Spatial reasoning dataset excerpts
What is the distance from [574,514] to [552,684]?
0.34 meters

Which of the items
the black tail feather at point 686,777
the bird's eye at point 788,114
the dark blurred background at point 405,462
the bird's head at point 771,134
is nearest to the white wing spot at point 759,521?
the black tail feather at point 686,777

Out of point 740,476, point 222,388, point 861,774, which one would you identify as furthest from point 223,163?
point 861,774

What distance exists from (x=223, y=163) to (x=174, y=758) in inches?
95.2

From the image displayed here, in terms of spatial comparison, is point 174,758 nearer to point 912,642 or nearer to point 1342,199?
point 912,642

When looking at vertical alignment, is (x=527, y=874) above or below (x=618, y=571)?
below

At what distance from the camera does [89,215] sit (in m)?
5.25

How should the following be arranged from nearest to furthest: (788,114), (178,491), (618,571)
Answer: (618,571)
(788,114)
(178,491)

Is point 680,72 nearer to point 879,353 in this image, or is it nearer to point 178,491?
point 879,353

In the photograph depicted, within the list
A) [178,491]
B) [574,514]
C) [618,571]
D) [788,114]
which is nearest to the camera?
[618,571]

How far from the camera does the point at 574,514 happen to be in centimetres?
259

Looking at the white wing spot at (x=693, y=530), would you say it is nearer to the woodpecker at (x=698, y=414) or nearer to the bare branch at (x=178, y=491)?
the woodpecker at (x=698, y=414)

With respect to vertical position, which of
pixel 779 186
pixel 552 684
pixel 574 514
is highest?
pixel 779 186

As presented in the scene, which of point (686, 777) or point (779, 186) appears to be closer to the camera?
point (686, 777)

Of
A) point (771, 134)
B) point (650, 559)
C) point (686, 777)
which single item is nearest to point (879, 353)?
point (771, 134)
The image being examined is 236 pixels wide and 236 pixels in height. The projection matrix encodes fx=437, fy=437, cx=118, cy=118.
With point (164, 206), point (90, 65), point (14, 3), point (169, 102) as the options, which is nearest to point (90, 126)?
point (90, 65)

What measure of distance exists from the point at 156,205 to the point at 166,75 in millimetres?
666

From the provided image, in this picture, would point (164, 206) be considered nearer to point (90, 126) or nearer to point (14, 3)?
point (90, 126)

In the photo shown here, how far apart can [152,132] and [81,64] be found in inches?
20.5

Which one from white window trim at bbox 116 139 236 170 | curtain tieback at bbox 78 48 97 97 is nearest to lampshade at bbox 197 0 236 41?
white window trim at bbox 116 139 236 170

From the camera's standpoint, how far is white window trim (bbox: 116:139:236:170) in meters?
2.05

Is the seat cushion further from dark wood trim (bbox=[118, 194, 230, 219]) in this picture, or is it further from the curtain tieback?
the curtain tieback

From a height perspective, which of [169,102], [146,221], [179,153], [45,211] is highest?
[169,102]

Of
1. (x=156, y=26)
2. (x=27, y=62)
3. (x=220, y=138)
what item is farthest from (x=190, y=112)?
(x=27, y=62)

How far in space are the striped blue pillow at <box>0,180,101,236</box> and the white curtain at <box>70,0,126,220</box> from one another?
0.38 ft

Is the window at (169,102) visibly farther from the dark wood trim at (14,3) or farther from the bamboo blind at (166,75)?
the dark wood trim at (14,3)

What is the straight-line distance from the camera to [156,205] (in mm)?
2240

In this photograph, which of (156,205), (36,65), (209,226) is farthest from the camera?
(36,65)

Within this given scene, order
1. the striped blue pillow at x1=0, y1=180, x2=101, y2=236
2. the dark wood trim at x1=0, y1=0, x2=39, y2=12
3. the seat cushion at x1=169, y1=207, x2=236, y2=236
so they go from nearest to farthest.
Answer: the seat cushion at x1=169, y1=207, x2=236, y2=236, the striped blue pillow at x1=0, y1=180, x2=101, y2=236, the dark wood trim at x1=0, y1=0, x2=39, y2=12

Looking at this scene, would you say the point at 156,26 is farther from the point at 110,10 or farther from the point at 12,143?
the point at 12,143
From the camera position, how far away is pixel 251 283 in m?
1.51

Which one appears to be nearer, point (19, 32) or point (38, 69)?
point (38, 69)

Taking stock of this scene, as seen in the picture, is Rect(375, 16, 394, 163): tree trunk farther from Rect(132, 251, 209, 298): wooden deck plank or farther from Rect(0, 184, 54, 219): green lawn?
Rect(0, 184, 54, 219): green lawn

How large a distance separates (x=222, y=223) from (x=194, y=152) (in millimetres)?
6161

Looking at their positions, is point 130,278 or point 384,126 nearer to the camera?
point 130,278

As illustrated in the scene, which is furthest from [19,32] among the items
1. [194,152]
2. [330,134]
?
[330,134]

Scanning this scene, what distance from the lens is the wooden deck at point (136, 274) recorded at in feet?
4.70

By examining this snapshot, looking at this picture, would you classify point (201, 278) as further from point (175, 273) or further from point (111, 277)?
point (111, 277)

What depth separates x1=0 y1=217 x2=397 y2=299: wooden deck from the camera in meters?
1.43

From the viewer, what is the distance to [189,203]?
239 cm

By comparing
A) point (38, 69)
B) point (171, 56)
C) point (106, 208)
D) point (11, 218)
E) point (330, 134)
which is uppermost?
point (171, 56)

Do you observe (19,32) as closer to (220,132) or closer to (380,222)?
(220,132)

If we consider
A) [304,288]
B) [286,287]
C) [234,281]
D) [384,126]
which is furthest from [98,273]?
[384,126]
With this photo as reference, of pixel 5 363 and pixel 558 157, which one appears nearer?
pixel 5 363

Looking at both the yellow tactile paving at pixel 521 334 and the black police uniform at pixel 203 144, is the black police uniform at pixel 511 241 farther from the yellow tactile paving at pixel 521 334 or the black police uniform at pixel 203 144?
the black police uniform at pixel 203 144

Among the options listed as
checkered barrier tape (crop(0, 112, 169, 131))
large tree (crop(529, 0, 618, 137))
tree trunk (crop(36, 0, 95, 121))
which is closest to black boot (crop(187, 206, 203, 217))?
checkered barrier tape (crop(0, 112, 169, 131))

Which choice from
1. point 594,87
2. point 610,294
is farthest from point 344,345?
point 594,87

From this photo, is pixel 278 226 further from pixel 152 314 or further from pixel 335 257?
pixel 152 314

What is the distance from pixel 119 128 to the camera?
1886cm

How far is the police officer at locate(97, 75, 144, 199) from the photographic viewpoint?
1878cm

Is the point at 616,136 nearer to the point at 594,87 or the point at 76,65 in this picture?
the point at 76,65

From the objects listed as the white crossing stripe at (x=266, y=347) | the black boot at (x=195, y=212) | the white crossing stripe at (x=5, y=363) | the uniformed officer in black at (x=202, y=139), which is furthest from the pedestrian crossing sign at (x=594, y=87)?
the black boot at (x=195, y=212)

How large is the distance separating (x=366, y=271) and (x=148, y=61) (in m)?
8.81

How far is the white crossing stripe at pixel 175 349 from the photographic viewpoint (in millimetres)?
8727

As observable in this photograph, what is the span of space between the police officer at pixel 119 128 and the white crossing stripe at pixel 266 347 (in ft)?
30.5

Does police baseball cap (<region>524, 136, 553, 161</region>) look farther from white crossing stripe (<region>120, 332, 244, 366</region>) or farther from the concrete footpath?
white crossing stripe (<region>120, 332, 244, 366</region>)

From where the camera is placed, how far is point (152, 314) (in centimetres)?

● What you have to do
Copy out each line exactly as written.

● Expected output
What is the distance from [574,514] to [552,684]?
0.34 meters

Which of the items
the black tail feather at point 686,777
the bird's eye at point 788,114
the dark blurred background at point 405,462
the bird's head at point 771,134
is nearest to the white wing spot at point 759,521?
the black tail feather at point 686,777

Out of point 740,476, point 222,388, point 861,774, which one would you identify as furthest from point 223,163?
point 861,774

What distance exists from (x=223, y=163) to (x=174, y=758) in inches?
95.2

From the image displayed here, in terms of spatial comparison, is point 174,758 nearer to point 912,642 or nearer to point 1342,199?
point 912,642

When looking at vertical alignment, is (x=527, y=874) above or below (x=618, y=571)?
below

At what distance from the camera does [89,215] sit (in m)?
5.25

How should the following be arranged from nearest to furthest: (788,114), (178,491), (618,571)
Answer: (618,571)
(788,114)
(178,491)

Is point 680,72 nearer to point 879,353 in this image, or is it nearer to point 178,491?
point 879,353

In the photograph depicted, within the list
A) [178,491]
B) [574,514]
C) [618,571]
D) [788,114]
which is nearest to the camera?
[618,571]

How far from the camera does the point at 574,514 happen to be in centimetres?
259

Looking at the white wing spot at (x=693, y=530), would you say it is nearer to the woodpecker at (x=698, y=414) or nearer to the bare branch at (x=178, y=491)?
the woodpecker at (x=698, y=414)

With respect to vertical position, which of
pixel 779 186
pixel 552 684
pixel 574 514
is highest?
pixel 779 186

As presented in the scene, which of point (686, 777) or point (779, 186) appears to be closer to the camera?
point (686, 777)

Of
A) point (771, 134)
B) point (650, 559)
C) point (686, 777)
which single item is nearest to point (879, 353)?
point (771, 134)
The image being examined is 236 pixels wide and 236 pixels in height. The projection matrix encodes fx=437, fy=437, cx=118, cy=118.
With point (164, 206), point (90, 65), point (14, 3), point (169, 102) as the options, which is nearest to point (90, 126)?
point (90, 65)

What measure of distance exists from the point at 156,205 to the point at 166,75 in millimetres?
666

From the provided image, in this picture, would point (164, 206) be considered nearer to point (90, 126) or nearer to point (14, 3)?
point (90, 126)

In the photo shown here, how far apart can [152,132] and [81,64] be found in inches?
20.5

Which one from white window trim at bbox 116 139 236 170 | curtain tieback at bbox 78 48 97 97 is nearest to lampshade at bbox 197 0 236 41?
white window trim at bbox 116 139 236 170

From the camera's standpoint, how far is white window trim (bbox: 116:139:236:170) in meters?
2.05

Is the seat cushion further from dark wood trim (bbox=[118, 194, 230, 219]) in this picture, or is it further from the curtain tieback?
the curtain tieback

From a height perspective, which of [169,102], [146,221], [179,153], [45,211] is highest?
[169,102]

Of
1. (x=156, y=26)
2. (x=27, y=62)
3. (x=220, y=138)
what item is farthest from (x=190, y=112)?
(x=27, y=62)

How far in space are the striped blue pillow at <box>0,180,101,236</box> and the white curtain at <box>70,0,126,220</box> from one another?
0.38 ft

Is the window at (169,102) visibly farther from the dark wood trim at (14,3) or farther from the bamboo blind at (166,75)?
the dark wood trim at (14,3)

What is the straight-line distance from the camera to [156,205] (in mm)?
2240

In this photograph, which of (156,205), (36,65), (209,226) is farthest from the camera?
(36,65)

Within this given scene, order
1. the striped blue pillow at x1=0, y1=180, x2=101, y2=236
2. the dark wood trim at x1=0, y1=0, x2=39, y2=12
3. the seat cushion at x1=169, y1=207, x2=236, y2=236
so they go from nearest to farthest.
Answer: the seat cushion at x1=169, y1=207, x2=236, y2=236, the striped blue pillow at x1=0, y1=180, x2=101, y2=236, the dark wood trim at x1=0, y1=0, x2=39, y2=12

Looking at this scene, would you say the point at 156,26 is farther from the point at 110,10 or farther from the point at 12,143?
the point at 12,143
From the camera position, how far away is pixel 251 283 in m?
1.51

Which one appears to be nearer, point (19, 32) or point (38, 69)?
point (38, 69)

Taking stock of this scene, as seen in the picture, is Rect(375, 16, 394, 163): tree trunk farther from Rect(132, 251, 209, 298): wooden deck plank or farther from Rect(0, 184, 54, 219): green lawn?
Rect(0, 184, 54, 219): green lawn

How large a distance separates (x=222, y=223) from (x=194, y=152) (in millimetres)?
6161

Looking at their positions, is point 130,278 or point 384,126 nearer to the camera?
point 130,278

As illustrated in the scene, which is furthest from [19,32] among the items
1. [194,152]
2. [330,134]
?
[330,134]

Scanning this scene, what distance from the lens is the wooden deck at point (136, 274) recorded at in feet?
4.70

By examining this snapshot, looking at this picture, would you classify point (201, 278) as further from point (175, 273) or further from point (111, 277)?
point (111, 277)

What depth separates x1=0 y1=217 x2=397 y2=299: wooden deck from the camera in meters?
1.43

From the viewer, what is the distance to [189,203]?
239 cm

By comparing
A) point (38, 69)
B) point (171, 56)
C) point (106, 208)
D) point (11, 218)
E) point (330, 134)
which is uppermost?
point (171, 56)

Do you observe (19,32) as closer to (220,132) or closer to (380,222)?
(220,132)

If we consider
A) [304,288]
B) [286,287]
C) [234,281]
D) [384,126]
which is furthest from [98,273]?
[384,126]
With this photo as reference, of pixel 5 363 and pixel 558 157, which one appears nearer?
pixel 5 363

Looking at both the yellow tactile paving at pixel 521 334 and the black police uniform at pixel 203 144, is the black police uniform at pixel 511 241 farther from the yellow tactile paving at pixel 521 334 or the black police uniform at pixel 203 144?
the black police uniform at pixel 203 144

Among the options listed as
checkered barrier tape (crop(0, 112, 169, 131))
large tree (crop(529, 0, 618, 137))
tree trunk (crop(36, 0, 95, 121))
which is closest to black boot (crop(187, 206, 203, 217))?
checkered barrier tape (crop(0, 112, 169, 131))

Which choice from
1. point 594,87
2. point 610,294
is farthest from point 344,345?
point 594,87

From this photo, is pixel 278 226 further from pixel 152 314 or further from pixel 335 257?
pixel 152 314

What is the distance from pixel 119 128 to the camera?
1886cm

How far is the police officer at locate(97, 75, 144, 199) from the photographic viewpoint?
1878cm

Is the point at 616,136 nearer to the point at 594,87 or the point at 76,65 in this picture?
the point at 76,65

From the objects listed as the white crossing stripe at (x=266, y=347) | the black boot at (x=195, y=212) | the white crossing stripe at (x=5, y=363) | the uniformed officer in black at (x=202, y=139), which is furthest from the pedestrian crossing sign at (x=594, y=87)?
the black boot at (x=195, y=212)

How large is the distance separating (x=366, y=271) and (x=148, y=61) (in m)?
8.81

How far is the white crossing stripe at pixel 175 349 from the photographic viewpoint (in millimetres)?
8727

As observable in this photograph, what is the span of space between the police officer at pixel 119 128 and the white crossing stripe at pixel 266 347 (in ft)?
30.5

Does police baseball cap (<region>524, 136, 553, 161</region>) look farther from white crossing stripe (<region>120, 332, 244, 366</region>) or farther from the concrete footpath?
white crossing stripe (<region>120, 332, 244, 366</region>)

From where the camera is placed, how far is point (152, 314) (in centimetres)?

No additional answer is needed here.